* **Directions**: Reproduce verbatim the lines from the one containing "Among the objects" through the final line of the records, both included.

# Data section start

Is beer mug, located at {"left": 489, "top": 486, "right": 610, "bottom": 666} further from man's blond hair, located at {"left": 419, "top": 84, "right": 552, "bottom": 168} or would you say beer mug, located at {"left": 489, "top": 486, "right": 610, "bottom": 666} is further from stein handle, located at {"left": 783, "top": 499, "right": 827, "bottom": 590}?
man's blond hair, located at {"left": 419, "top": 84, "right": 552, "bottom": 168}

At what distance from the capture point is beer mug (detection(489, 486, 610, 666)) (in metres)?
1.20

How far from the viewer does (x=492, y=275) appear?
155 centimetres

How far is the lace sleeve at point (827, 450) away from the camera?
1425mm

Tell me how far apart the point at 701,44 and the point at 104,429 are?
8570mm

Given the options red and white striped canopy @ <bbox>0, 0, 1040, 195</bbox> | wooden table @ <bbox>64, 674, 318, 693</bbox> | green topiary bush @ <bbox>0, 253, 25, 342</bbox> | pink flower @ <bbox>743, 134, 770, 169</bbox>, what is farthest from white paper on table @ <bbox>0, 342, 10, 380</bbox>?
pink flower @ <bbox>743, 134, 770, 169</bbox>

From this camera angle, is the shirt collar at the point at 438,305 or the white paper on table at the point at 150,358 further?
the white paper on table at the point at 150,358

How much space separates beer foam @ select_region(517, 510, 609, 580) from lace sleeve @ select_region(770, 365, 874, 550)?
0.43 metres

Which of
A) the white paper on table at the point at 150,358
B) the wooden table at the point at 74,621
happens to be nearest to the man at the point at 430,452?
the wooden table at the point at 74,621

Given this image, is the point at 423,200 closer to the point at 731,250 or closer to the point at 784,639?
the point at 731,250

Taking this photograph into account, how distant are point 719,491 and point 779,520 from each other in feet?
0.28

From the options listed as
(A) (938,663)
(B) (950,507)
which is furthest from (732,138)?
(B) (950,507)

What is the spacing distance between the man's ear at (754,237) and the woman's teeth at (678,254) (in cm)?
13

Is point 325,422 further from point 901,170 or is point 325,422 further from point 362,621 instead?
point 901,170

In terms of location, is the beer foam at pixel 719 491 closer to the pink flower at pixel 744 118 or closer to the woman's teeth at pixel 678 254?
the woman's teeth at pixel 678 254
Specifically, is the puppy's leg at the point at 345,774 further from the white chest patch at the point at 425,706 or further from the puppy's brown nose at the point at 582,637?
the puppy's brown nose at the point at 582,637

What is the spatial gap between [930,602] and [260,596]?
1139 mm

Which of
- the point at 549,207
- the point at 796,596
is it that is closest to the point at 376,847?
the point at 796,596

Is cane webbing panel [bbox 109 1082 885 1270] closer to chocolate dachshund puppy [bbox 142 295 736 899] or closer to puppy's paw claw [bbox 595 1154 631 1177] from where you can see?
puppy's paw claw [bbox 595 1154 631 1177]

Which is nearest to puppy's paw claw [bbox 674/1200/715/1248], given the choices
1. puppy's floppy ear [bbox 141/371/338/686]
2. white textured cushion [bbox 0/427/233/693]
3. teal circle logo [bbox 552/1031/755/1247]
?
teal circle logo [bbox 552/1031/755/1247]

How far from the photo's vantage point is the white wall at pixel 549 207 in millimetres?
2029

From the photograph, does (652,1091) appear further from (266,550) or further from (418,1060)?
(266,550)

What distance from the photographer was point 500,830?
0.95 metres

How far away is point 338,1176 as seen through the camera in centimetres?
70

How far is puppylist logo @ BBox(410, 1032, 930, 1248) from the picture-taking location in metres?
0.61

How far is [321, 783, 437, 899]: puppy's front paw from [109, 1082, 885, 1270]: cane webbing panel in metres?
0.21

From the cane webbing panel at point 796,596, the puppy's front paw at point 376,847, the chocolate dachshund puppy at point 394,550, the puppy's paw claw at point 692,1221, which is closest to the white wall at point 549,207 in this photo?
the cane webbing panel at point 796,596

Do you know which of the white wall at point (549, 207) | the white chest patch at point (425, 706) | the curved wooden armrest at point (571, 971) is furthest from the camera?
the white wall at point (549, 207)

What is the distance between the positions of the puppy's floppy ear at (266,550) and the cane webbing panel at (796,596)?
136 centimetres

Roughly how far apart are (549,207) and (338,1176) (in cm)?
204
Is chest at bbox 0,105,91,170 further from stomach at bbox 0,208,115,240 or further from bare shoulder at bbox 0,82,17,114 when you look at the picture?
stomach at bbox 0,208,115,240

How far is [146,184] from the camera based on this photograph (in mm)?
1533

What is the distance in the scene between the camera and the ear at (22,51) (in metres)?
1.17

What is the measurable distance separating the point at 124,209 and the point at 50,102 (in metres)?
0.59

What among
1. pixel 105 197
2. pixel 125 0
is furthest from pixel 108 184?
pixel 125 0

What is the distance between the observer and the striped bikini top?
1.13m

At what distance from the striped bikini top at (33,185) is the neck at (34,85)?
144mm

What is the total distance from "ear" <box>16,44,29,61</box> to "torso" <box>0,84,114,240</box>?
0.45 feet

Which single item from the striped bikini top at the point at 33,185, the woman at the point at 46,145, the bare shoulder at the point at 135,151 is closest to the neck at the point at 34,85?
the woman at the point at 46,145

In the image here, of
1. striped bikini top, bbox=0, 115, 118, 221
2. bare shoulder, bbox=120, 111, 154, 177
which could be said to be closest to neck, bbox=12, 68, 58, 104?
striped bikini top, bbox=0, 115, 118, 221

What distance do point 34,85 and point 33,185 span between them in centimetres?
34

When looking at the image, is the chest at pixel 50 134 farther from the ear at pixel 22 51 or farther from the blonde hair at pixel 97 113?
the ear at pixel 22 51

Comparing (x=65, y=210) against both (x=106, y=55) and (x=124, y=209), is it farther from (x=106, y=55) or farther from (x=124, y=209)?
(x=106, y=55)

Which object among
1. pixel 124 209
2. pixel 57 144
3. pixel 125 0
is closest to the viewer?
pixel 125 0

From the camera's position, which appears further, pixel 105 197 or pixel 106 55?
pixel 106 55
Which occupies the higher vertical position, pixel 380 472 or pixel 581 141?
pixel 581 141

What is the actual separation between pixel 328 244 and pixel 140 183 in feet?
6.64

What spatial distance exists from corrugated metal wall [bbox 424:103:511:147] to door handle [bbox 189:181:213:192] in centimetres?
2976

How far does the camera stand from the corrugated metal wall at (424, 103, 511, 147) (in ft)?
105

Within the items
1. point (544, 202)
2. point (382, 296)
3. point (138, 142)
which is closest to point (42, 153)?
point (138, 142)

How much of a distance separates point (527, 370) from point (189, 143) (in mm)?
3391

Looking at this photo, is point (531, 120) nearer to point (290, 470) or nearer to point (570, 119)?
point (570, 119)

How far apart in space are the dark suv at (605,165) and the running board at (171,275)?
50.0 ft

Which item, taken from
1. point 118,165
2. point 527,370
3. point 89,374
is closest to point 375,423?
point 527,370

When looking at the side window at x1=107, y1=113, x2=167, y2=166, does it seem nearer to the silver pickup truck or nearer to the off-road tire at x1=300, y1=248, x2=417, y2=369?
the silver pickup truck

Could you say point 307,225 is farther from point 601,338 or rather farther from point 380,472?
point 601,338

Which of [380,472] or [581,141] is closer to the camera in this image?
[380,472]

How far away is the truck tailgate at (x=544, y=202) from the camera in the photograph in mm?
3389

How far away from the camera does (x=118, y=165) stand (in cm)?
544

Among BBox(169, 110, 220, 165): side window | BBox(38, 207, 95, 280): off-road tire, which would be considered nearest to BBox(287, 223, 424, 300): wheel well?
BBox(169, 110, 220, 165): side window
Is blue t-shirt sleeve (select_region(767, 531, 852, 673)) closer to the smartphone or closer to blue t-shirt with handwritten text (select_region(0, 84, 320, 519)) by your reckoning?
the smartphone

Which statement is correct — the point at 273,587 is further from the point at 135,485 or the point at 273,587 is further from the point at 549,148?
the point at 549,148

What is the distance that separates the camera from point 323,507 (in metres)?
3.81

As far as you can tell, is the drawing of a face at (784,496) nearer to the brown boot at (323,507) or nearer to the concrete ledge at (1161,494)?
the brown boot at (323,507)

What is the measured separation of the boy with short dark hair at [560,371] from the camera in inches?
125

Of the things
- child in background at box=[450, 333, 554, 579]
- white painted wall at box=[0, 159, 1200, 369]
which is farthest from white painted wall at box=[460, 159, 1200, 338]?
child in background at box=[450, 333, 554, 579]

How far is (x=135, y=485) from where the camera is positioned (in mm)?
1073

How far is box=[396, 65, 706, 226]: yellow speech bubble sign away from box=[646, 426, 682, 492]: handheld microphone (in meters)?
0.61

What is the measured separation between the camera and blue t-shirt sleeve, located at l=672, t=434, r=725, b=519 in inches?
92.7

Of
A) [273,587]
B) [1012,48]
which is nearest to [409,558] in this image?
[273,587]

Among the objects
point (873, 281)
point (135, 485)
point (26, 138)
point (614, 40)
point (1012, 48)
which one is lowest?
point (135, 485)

# Data section end

* **Final result**:
Among the objects
point (873, 281)
point (135, 485)
point (26, 138)
point (614, 40)
point (1012, 48)
which one is lowest?
point (135, 485)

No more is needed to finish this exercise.